> Your objective: Starting at the line that contains "pryzmat lekarze joanna" and stopping at the line that contains "Подоконник Верзалит (Werzalit)", transcribe every line of the material below exactly; pictures stay out.

[[ Records to process open ]]

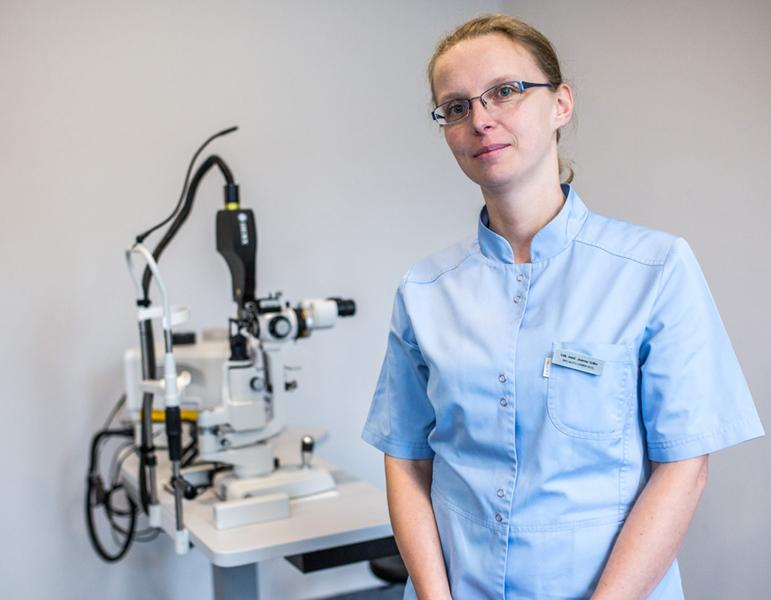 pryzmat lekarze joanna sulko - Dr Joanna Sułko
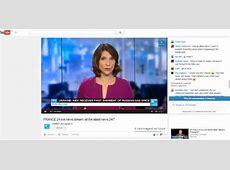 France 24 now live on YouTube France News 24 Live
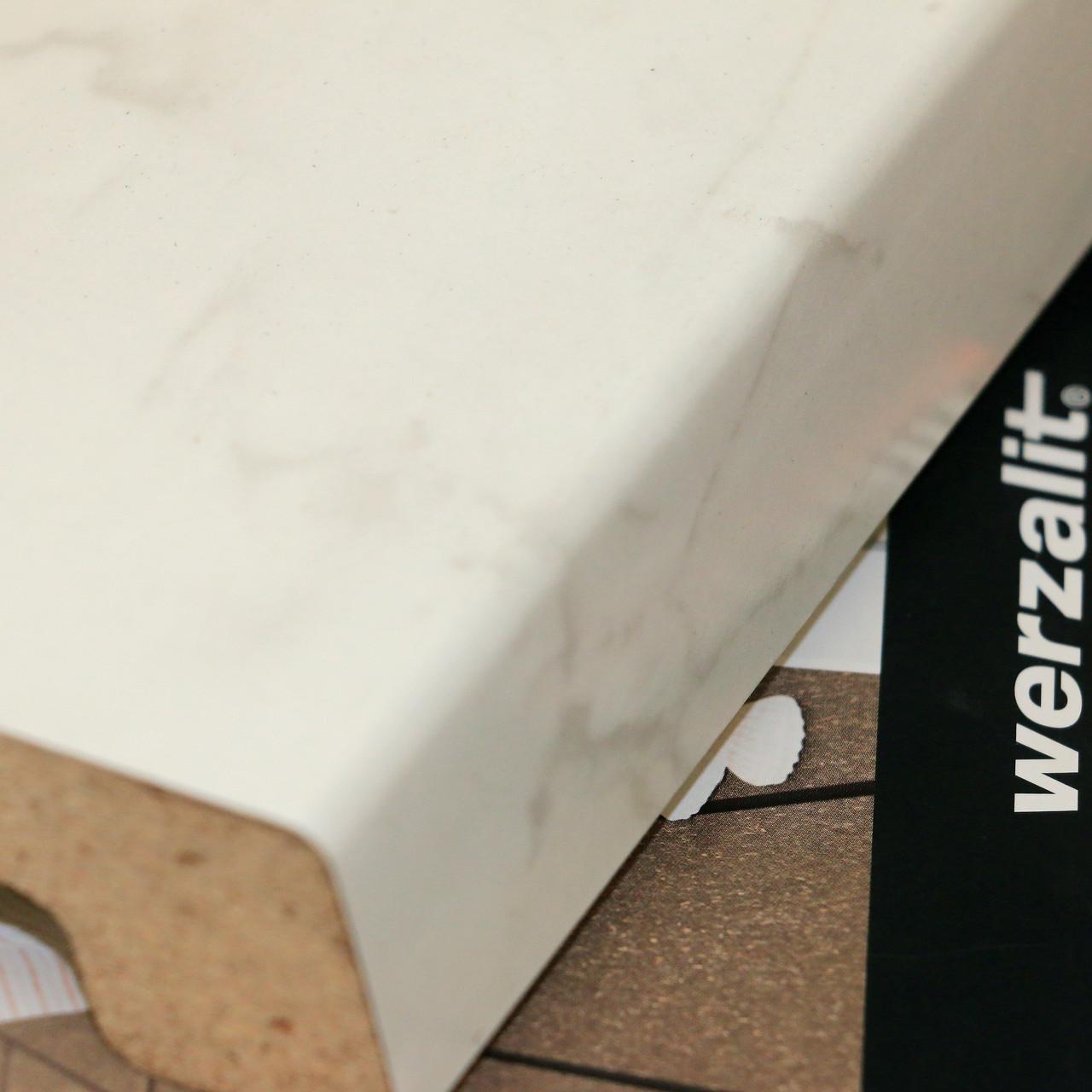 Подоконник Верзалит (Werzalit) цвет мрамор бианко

[[ Records to process closed ]]
[[ Records to process open ]]

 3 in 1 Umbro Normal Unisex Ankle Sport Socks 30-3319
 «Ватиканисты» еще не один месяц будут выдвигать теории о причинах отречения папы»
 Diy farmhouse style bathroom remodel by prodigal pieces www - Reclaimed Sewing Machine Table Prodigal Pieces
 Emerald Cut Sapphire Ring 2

[[ Records to process closed ]]
[[ Records to process open ]]

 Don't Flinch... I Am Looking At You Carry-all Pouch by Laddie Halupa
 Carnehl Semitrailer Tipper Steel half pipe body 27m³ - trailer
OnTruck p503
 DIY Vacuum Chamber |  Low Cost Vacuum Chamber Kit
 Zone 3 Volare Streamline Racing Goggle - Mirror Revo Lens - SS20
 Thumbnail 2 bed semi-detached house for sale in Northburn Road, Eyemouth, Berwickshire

[[ Records to process closed ]]

> Result of the exercise:
 pryzmat lekarze joanna sulko - Dr Joanna Sułko
 France 24 now live on YouTube France News 24 Live
 Подоконник Верзалит (Werzalit) цвет мрамор бианко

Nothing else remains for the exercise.